Extracted information below:

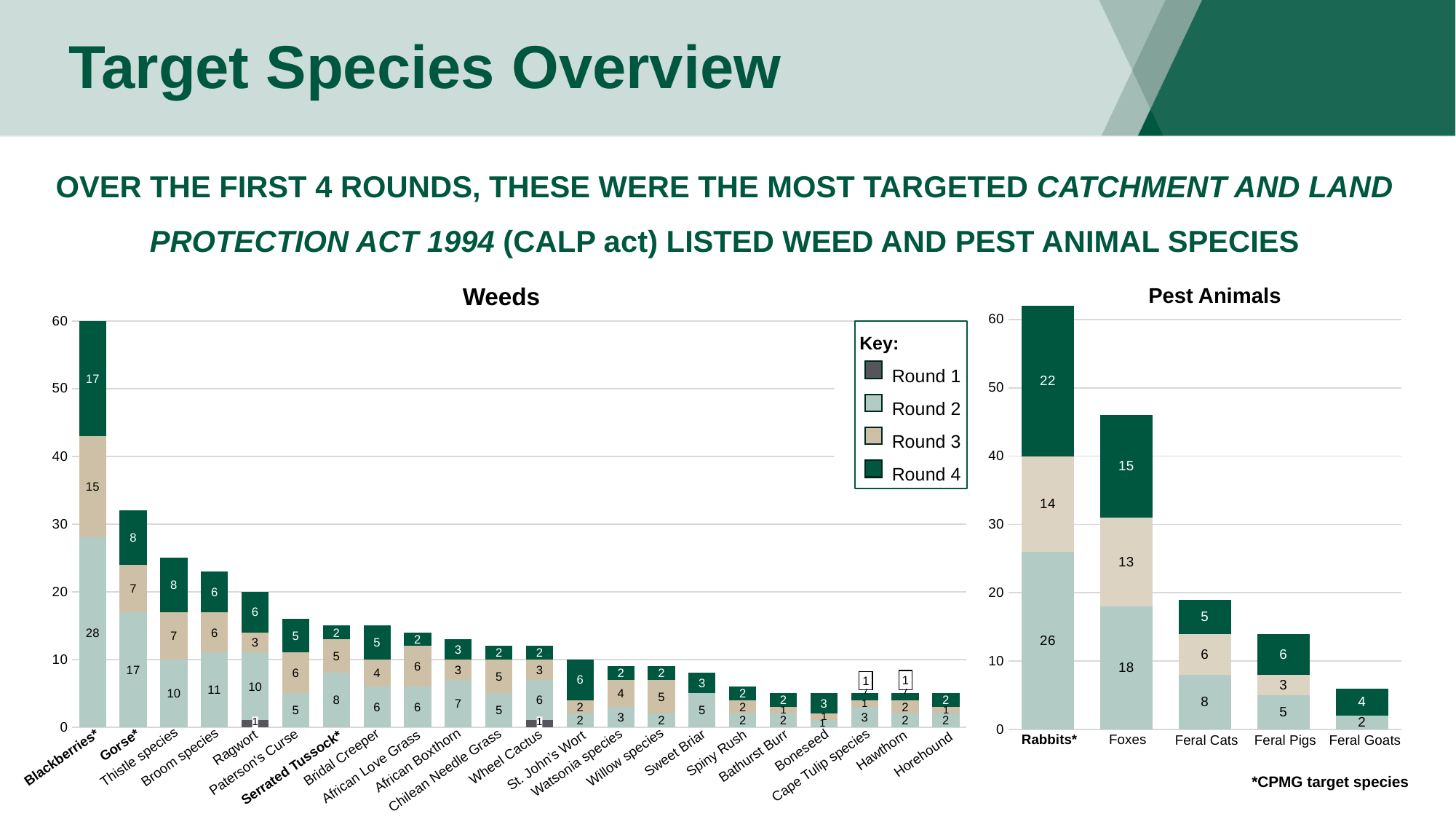
In the Pest Animals chart, what is the Round 3 value for Rabbits*? 14 In the Pest Animals chart, what is the Round 2 value for Foxes? 18 In the Pest Animals chart, which category has the tallest stacked bar? Rabbits* In the Pest Animals chart, what is the total of the stacked bar for Feral Cats? 19 In the Pest Animals chart, is the Round 4 value larger for Rabbits* or for Foxes? Rabbits* In the Weeds chart, what is the difference between the Round 2 values for Blackberries* and Gorse*? 11 How many series does the key list for the charts? 4 In the Weeds chart, what is the total of the stacked bar for Gorse*? 32 In the Pest Animals chart, which category has the shortest stacked bar? Feral Goats In the Weeds chart, what is the Round 4 value for Blackberries*? 17 What kind of chart is the Weeds chart? Stacked bar chart How many categories are shown in the Pest Animals chart? 5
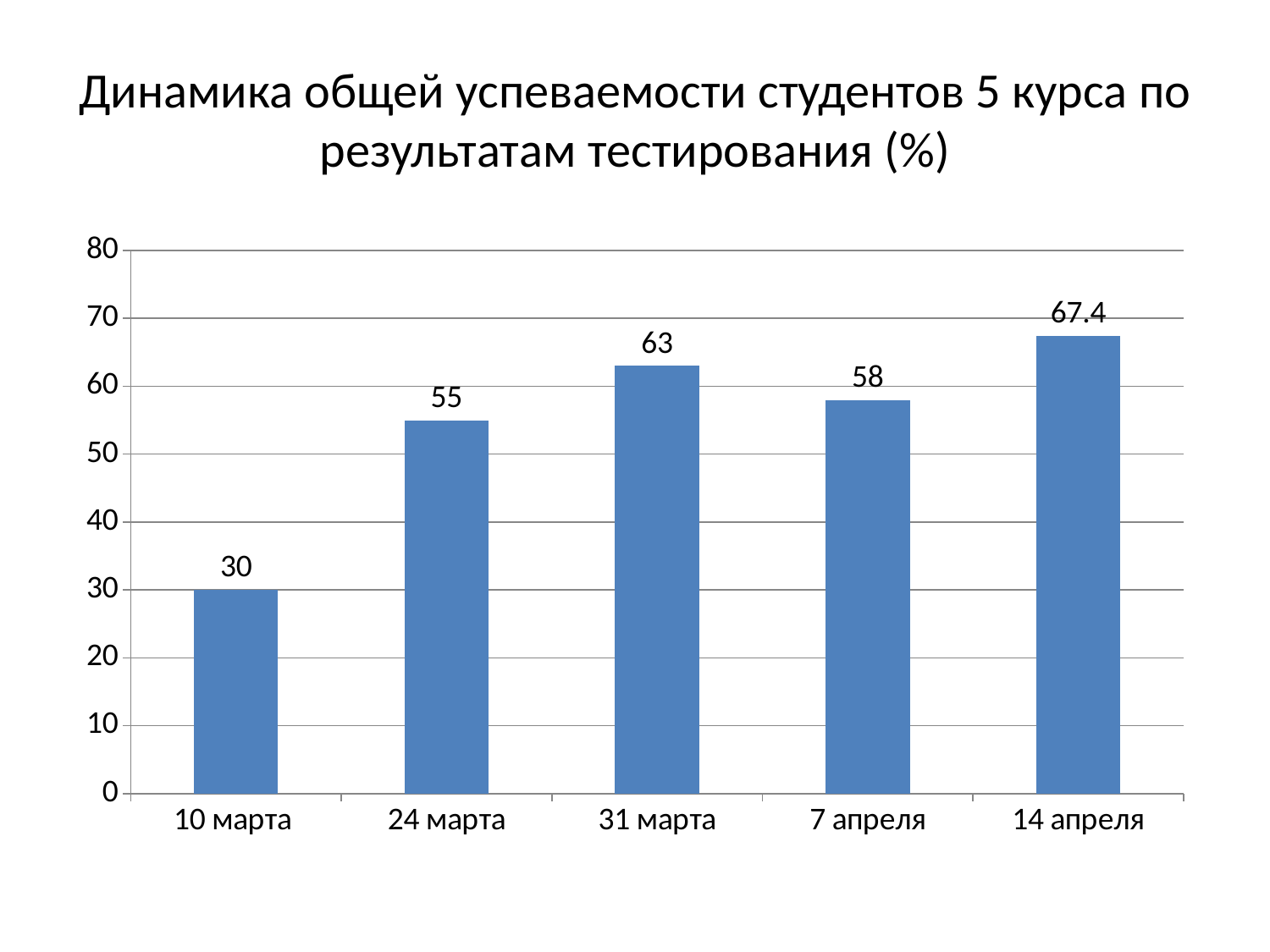
What is the value for 7 апреля? 58 What is the difference between the values for 31 марта and 24 марта? 8 What is the title of the chart? Динамика общей успеваемости студентов 5 курса по результатам тестирования (%) Which date has the lowest value? 10 марта What kind of chart is shown on the slide? bar chart Is the value for 24 марта greater or less than 50? greater Which is larger, the value for 31 марта or the value for 7 апреля? 31 марта What is the difference between the values for 14 апреля and 10 марта? 37.4 What is the value for 10 марта? 30 How many dates are shown on the x axis? 5 Which date has the highest value? 14 апреля What is the value for 14 апреля? 67.4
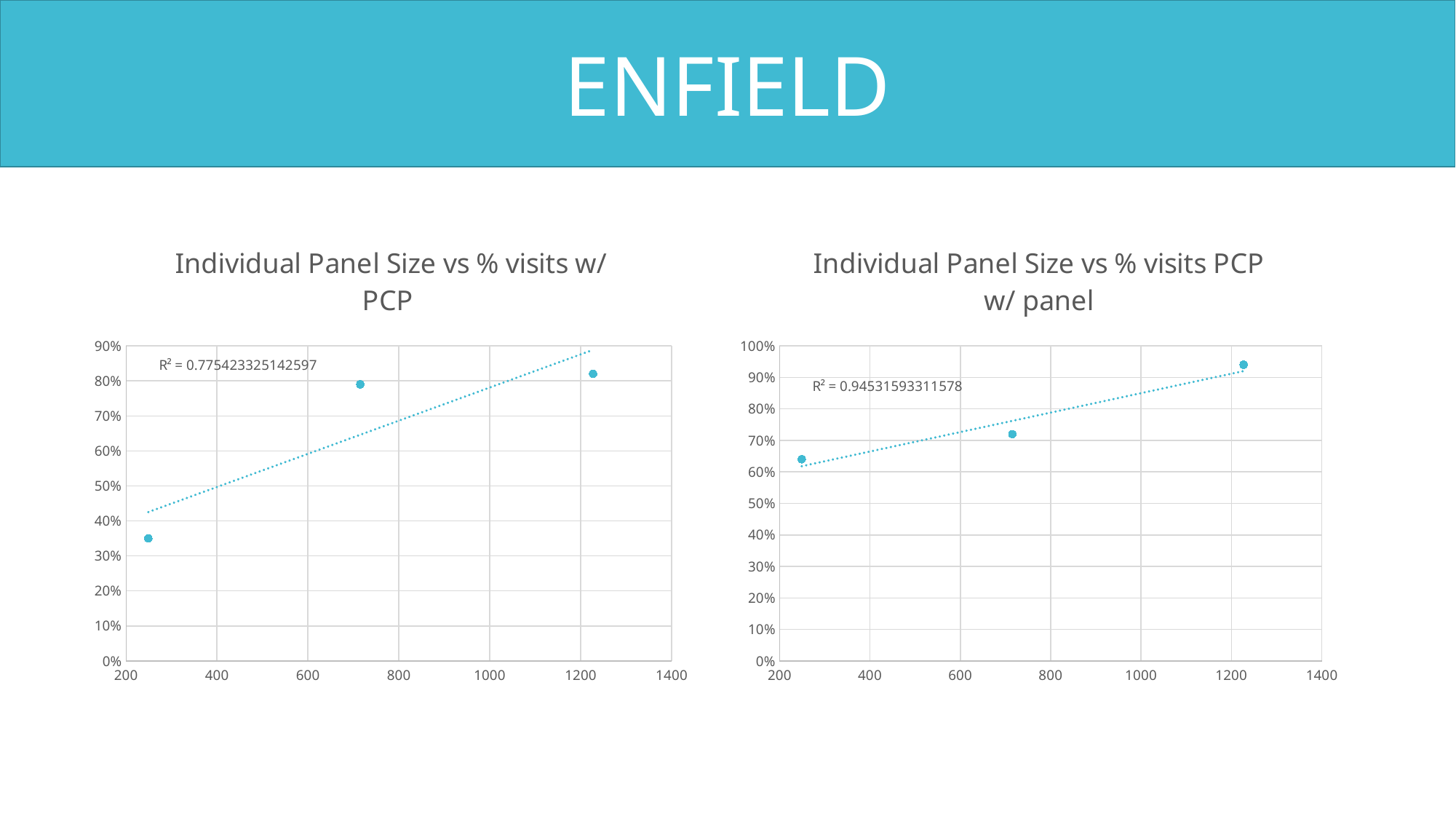
What R² value is shown on the left chart, 'Individual Panel Size vs % visits w/ PCP'? 0.775423325142597 In the left chart, 'Individual Panel Size vs % visits w/ PCP', is the value for the point with the largest panel size greater or less than 70%? greater In the left chart, 'Individual Panel Size vs % visits w/ PCP', do the % visits values rise or fall as panel size increases? rise What R² value is shown on the right chart, 'Individual Panel Size vs % visits PCP w/ panel'? 0.94531593311578 In the left chart, 'Individual Panel Size vs % visits w/ PCP', is the value for the point with the smallest panel size greater or less than 40%? less In the left chart, 'Individual Panel Size vs % visits w/ PCP', which point has a higher % visits value: the one with the smallest panel size or the one with the largest panel size? the one with the largest panel size In the right chart, 'Individual Panel Size vs % visits PCP w/ panel', do the % visits values rise or fall as panel size increases? rise How many data points are plotted in the right chart, 'Individual Panel Size vs % visits PCP w/ panel'? 3 In the right chart, 'Individual Panel Size vs % visits PCP w/ panel', is the value for the point with the largest panel size greater or less than 90%? greater What kind of chart is the left chart, 'Individual Panel Size vs % visits w/ PCP'? scatter chart How many data points are plotted in the left chart, 'Individual Panel Size vs % visits w/ PCP'? 3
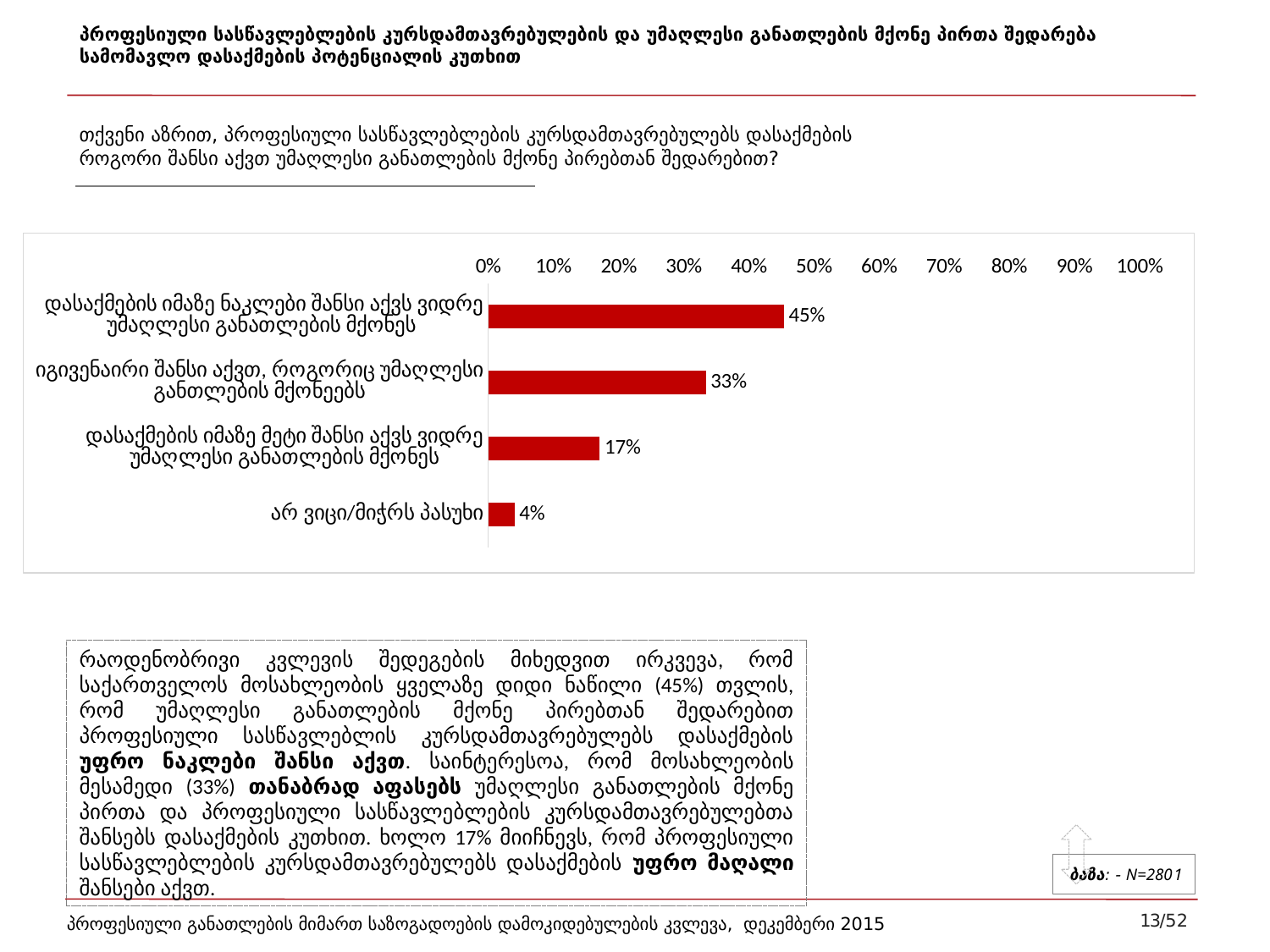
Which category has the lowest value? არ ვიცი/მიჭირს პასუხი What is the value for the category "დასაქმების იმაზე მეტი შანსი აქვს ვიდრე უმაღლესი განათლების მქონეს"? 17% What is the value for the category "დასაქმების იმაზე ნაკლები შანსი აქვს ვიდრე უმაღლესი განათლების მქონეს"? 45% What is the value for the category "არ ვიცი/მიჭირს პასუხი"? 4% What kind of chart is shown on the slide? bar chart What is the difference between the values for "დასაქმების იმაზე ნაკლები შანსი აქვს ვიდრე უმაღლესი განათლების მქონეს" and "იგივენაირი შანსი აქვთ, როგორიც უმაღლესი განათლების მქონეებს"? 12% What is the value for the category "იგივენაირი შანსი აქვთ, როგორიც უმაღლესი განათლების მქონეებს"? 33% Is the value for "დასაქმების იმაზე ნაკლები შანსი აქვს ვიდრე უმაღლესი განათლების მქონეს" greater or less than 40%? greater How many categories are shown in the chart? 4 Which category has the highest value? დასაქმების იმაზე ნაკლები შანსი აქვს ვიდრე უმაღლესი განათლების მქონეს Which is larger: the value for "დასაქმების იმაზე მეტი შანსი აქვს ვიდრე უმაღლესი განათლების მქონეს" or the value for "არ ვიცი/მიჭირს პასუხი"? დასაქმების იმაზე მეტი შანსი აქვს ვიდრე უმაღლესი განათლების მქონეს What is the difference between the values for "იგივენაირი შანსი აქვთ, როგორიც უმაღლესი განათლების მქონეებს" and "დასაქმების იმაზე მეტი შანსი აქვს ვიდრე უმაღლესი განათლების მქონეს"? 16%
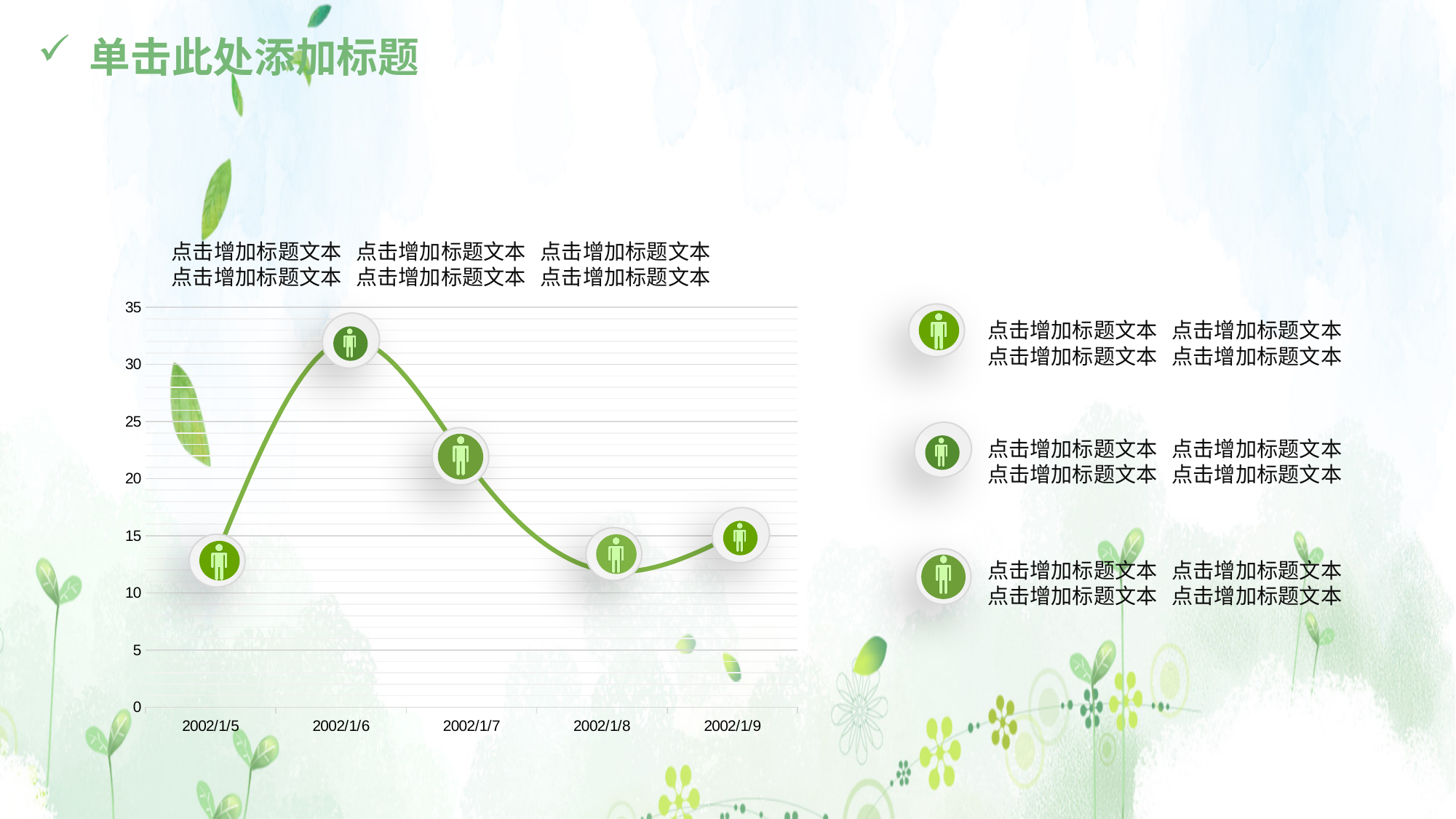
Which date has the highest value on the line chart? 2002/1/6 Which is larger, the value for 2002/1/6 or the value for 2002/1/7? 2002/1/6 Is the value for 2002/1/9 greater or less than 20? less Is the value for 2002/1/8 greater or less than 15? less How many data points are plotted on the line chart? 5 Is the value for 2002/1/5 greater or less than 10? greater Does the line rise or fall from 2002/1/6 to 2002/1/8? fall What is the highest tick value shown on the y axis of the chart? 35 Which is larger, the value for 2002/1/7 or the value for 2002/1/9? 2002/1/7 What kind of chart is shown on the slide? line chart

End of Extracted information.

Output the records word for word, beginning at the top and ending with the line that contains "What is the value for 7", inclusive. Leave the pictures out.

In the Pest Animals chart, what is the Round 3 value for Rabbits*? 14 In the Pest Animals chart, what is the Round 2 value for Foxes? 18 In the Pest Animals chart, which category has the tallest stacked bar? Rabbits* In the Pest Animals chart, what is the total of the stacked bar for Feral Cats? 19 In the Pest Animals chart, is the Round 4 value larger for Rabbits* or for Foxes? Rabbits* In the Weeds chart, what is the difference between the Round 2 values for Blackberries* and Gorse*? 11 How many series does the key list for the charts? 4 In the Weeds chart, what is the total of the stacked bar for Gorse*? 32 In the Pest Animals chart, which category has the shortest stacked bar? Feral Goats In the Weeds chart, what is the Round 4 value for Blackberries*? 17 What kind of chart is the Weeds chart? Stacked bar chart How many categories are shown in the Pest Animals chart? 5
What is the value for 7 апреля? 58 What is the difference between the values for 31 марта and 24 марта? 8 What is the title of the chart? Динамика общей успеваемости студентов 5 курса по результатам тестирования (%) Which date has the lowest value? 10 марта What kind of chart is shown on the slide? bar chart Is the value for 24 марта greater or less than 50? greater Which is larger, the value for 31 марта or the value for 7 апреля? 31 марта What is the difference between the values for 14 апреля and 10 марта? 37.4 What is the value for 10 марта? 30 How many dates are shown on the x axis? 5 Which date has the highest value? 14 апреля What is the value for 14 апреля? 67.4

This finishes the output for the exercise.